Bergedorf/Meiningen. Drei Bundesländer – Niedersachsen, Sachsen-Anhalt und Thüringen – sind geschafft. Die Landesgrenze zu Bayern, dem vierten und letzten Bundesland auf ihrem 2000-Kilometer-Fußmarsch von Stade nach Rom, überquerten die Bergedorferinnen Julia Weissenhorner (54) und Janka Davids (49) am Donnerstag. „Wir kommen gut voran. Die Hälfte des Wegs in Deutschland liegt mit gut 400 Kilometern hinter uns“, sagt Janka Davids. Bis Ende August wollen die Wanderinnen an der österreichischen Grenze angelangt sein.

Als wir die Frauen im thüringischen Meinigen telefonisch erreichen, schwärmen sie nicht nur von der netten Thüringer Art, sondern auch von den leckeren Rostbratwürsten. „Wir haben momentan immerzu Hunger”, berichten sie.

Tagesmärsche von bis zu 30 Kilometern und 600 Höhenmetern

Obwohl sie sich an Wegzehrung nichts versagen, beginnen ihre Hosen zu rutschen und die Shirts zu schlackern. Kein Wunder bei Tagesmärschen von bis zu 30 Kilometern mit bis zu 600 Höhenmetern. Doch trotz der Anstrengung und brennender Fußsohlen am Abend gehe es ihnen bestens, es fehle ihnen an nichts, versichern sie.

Auch in der bevorstehenden Nacht wartet alles andere als eine komfortable Unterkunft auf die beiden Frauen – sie haben ihr Zelt im Garten der Kirche zum Heiligen Kreuz in Meiningen aufgeschlagen – und dort die wohl „schmutzigste Toilette der bisherigen Reise“ vorgefunden.

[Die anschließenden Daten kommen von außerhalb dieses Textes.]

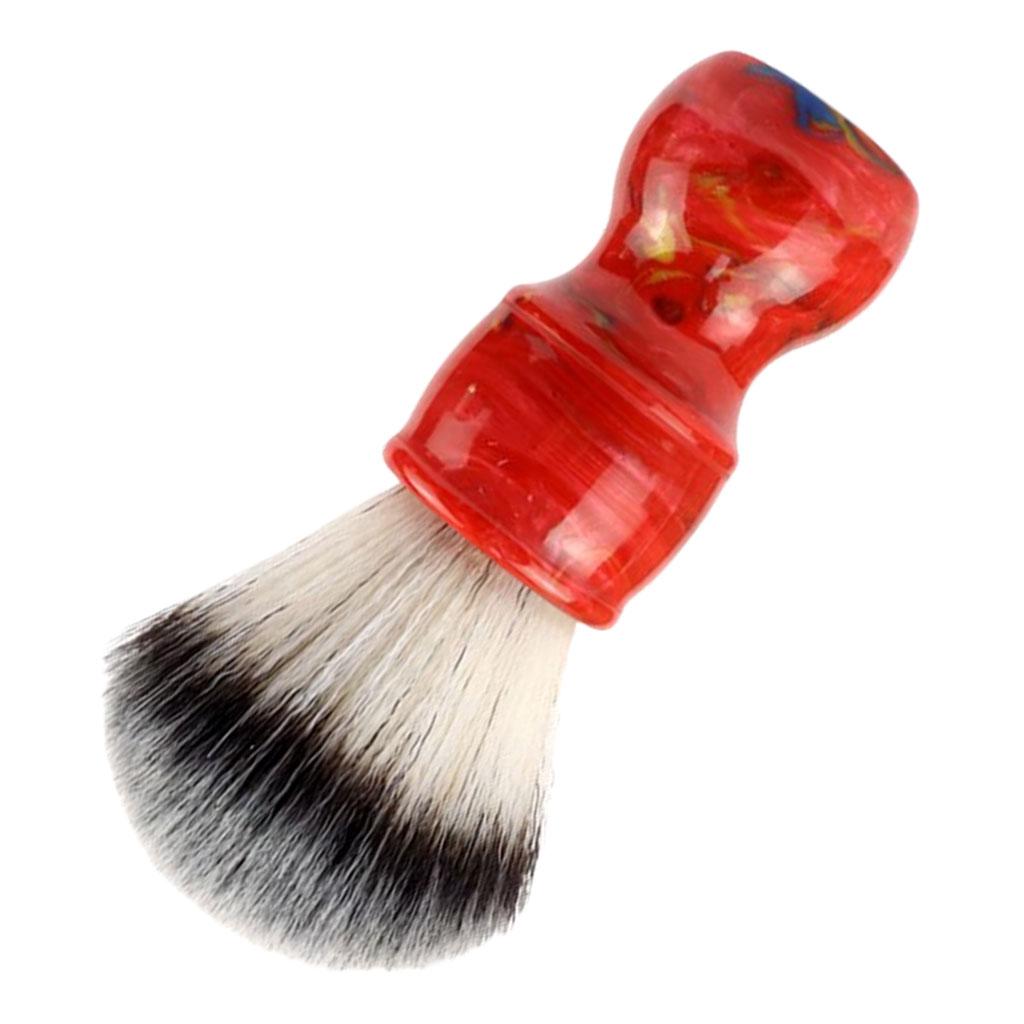 Barber Men's Shaving Brush Soft Hair with Handle for Facial Beard Cleaning Red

Das lieb gewonnene Zwei-Frauen-Zelt heißt Emil

„Auch solche Erfahrungen muss man machen”, nehmen sie es leicht und denken umso lieber an die weichen Betten und die Dusche im Gothaer Augustinerkloster zurück, das heute ein Hotel ist und in dem Pilger zu einem Sonderpreis von 25 Euro nächtigen dürfen.

Ihr Limit pro Tag für Unterkunft und Verpflegung liegt bei 50 Euro. „Meist bleiben wir aber weit darunter“, sagt Julia Weissenhorner. Bislang haben sich auf ihren Etappen überall Türen für sie geöffnet. Nur im fränkischen Mellrichstadt, ihrem nächsten Halt, wollte bislang einfach keine aufgehen. Sie werden diesmal weiterziehen und „Emil“ woanders aufstellen müssen. So haben sie ihr lieb gewonnenes Zwei-Frauen-Zelt getauft – nach einem Ochsen, der das Soltauer Salz in der Bronzezeit zum Papst nach Rom gebracht hat. Der Pilgerweg Via Romea war früher eine bekannte Handelsroute.

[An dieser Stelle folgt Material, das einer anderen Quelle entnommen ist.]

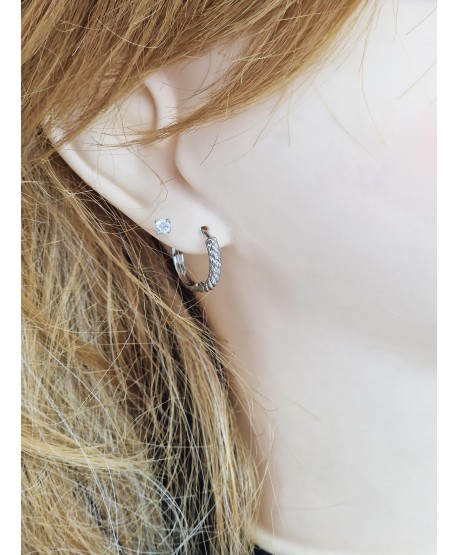 Kolczyki stal kółeczka srebrne z delikatnym wzorem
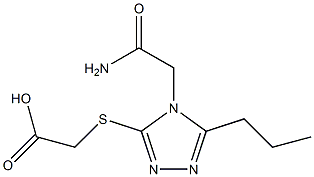 2-{[4-(carbamoylmethyl)-5-propyl-4H-1,2,4-triazol-3-yl]sulfanyl}acetic acid Struktur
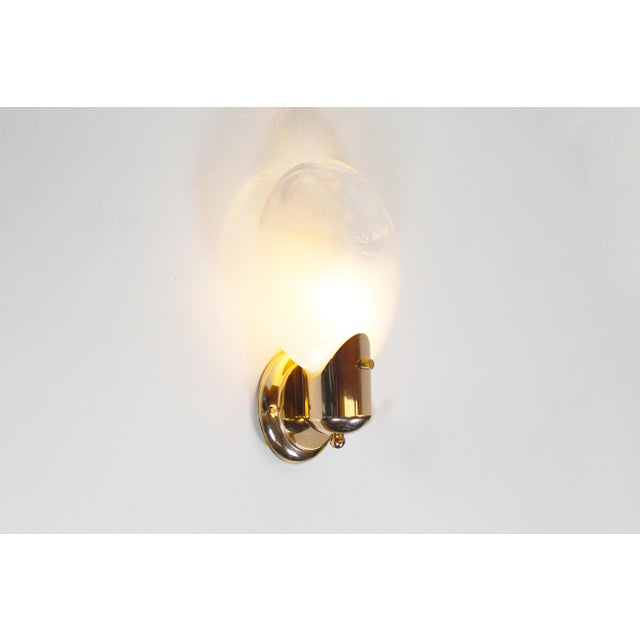 Vintage Wall Lamp in Brass and Murano Glass from Kaiser Leuchten, 1970s For Sale - Image 4 of 7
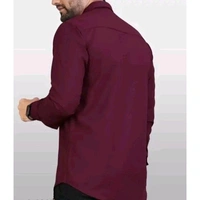 Ethnic Trendz Men's Solid Regular Spread Collar Maroon Shirts - Maroon, L
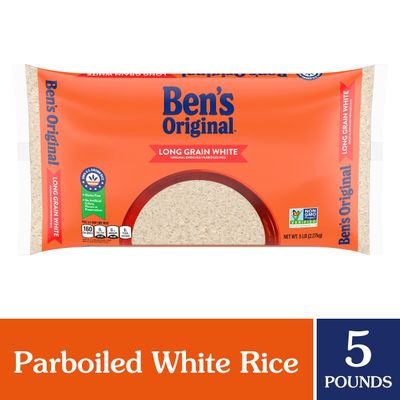 BEN'S ORIGINAL Enriched Long Grain White Rice, Parboiled Rice, 5 lb Bag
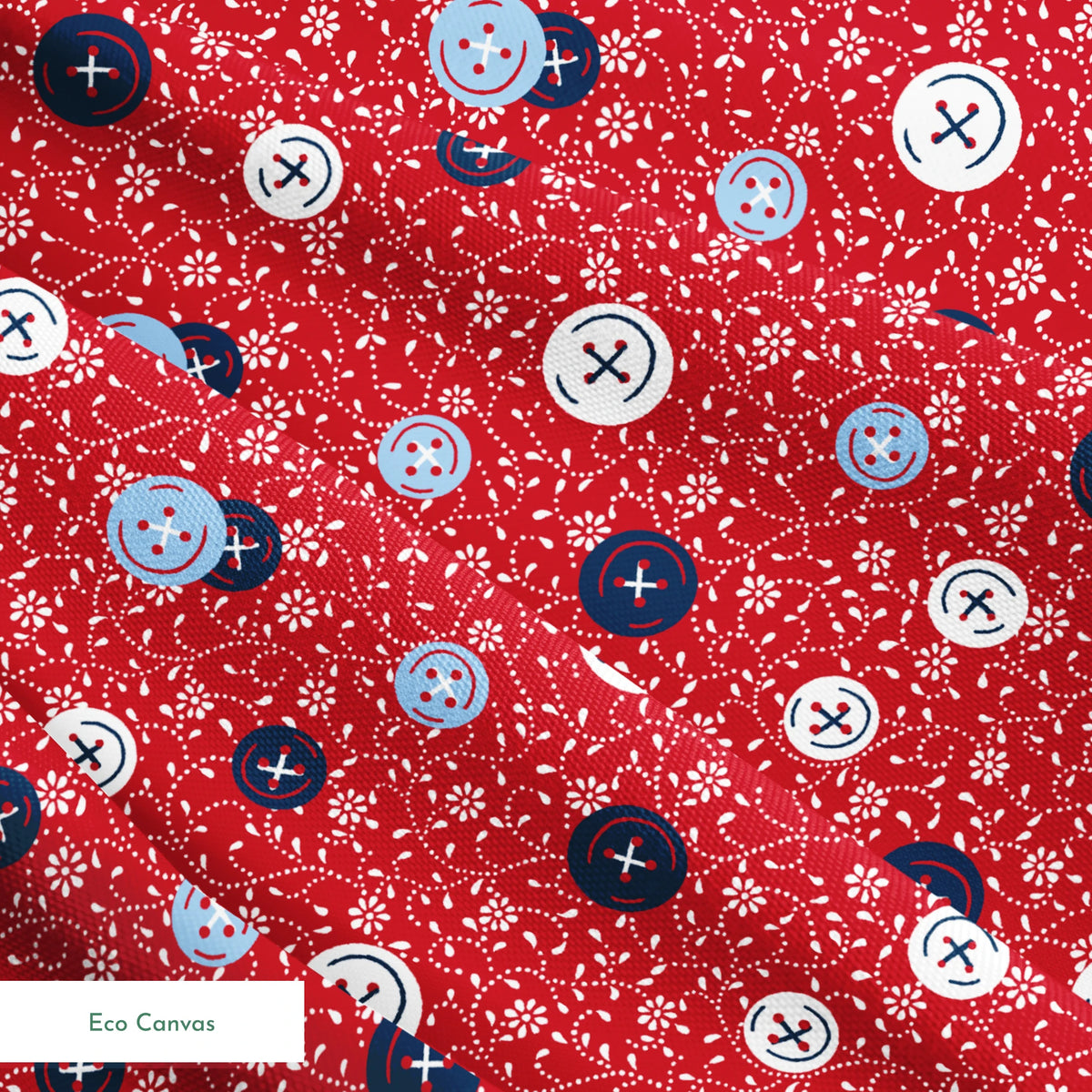 Red background with small white floral pattern featuring scattered button designs in blue, white, and navy cross details springs ecocanvas texture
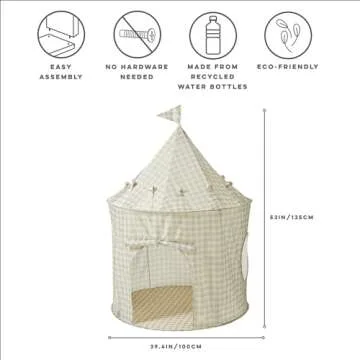 3 Sprouts Kids Play Tent - Sustainable Recycled Fabric – Fun Spacious Childs Playhouse for Indoor Games for Boys & Girls - Durable Fort Pop Up House for Toddlers & Children Age 3-10 - Gingham Beige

Der Gute-Nacht-Kuss vom Ehemann fehlt schon

Drei Minuten – länger brauchen sie nicht – und „Emil“ steht, eine Minute weniger, und er ist wieder zerlegt und verstaut. Auch den Regengüssen der vergangenen Tage und Nächte hielt „Emil“ stand. Gegen die Mücken und Bremsen kann aber auch er nichts ausrichten. „Die haben uns ganz schön zerstochen“, sagt Julia Weissenhorner.

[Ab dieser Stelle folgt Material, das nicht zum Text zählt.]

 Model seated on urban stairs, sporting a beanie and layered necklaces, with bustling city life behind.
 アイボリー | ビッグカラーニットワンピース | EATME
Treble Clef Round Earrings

Dennoch sinken die beiden Frauen jeden Abend in einen tiefen, wohligen Schlaf, sobald die Sonne untergegangen ist, und stehen morgens wieder mit ihr auf. „Viel mehr kann man in einem Zelt auch nicht machen“, sagt Julia Weissenhorner, die sich sonst durchaus auch gern mal abends auf der Couch lang macht und Fernsehen schaut.

Danach aber ist ihnen momentan nicht. „Nur der Gute-Nacht-Kuss von meinem Mann, der fehlt mir doch“, fügt Janka Davids hinzu.